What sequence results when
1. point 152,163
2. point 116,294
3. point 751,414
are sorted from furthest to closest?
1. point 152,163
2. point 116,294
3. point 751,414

_Work to be completed_
Copy the entries above with "sorted" replaced by "arranged" and nothing else changed.

_Output of the task_
What sequence results when
1. point 152,163
2. point 116,294
3. point 751,414
are arranged from furthest to closest?
1. point 152,163
2. point 116,294
3. point 751,414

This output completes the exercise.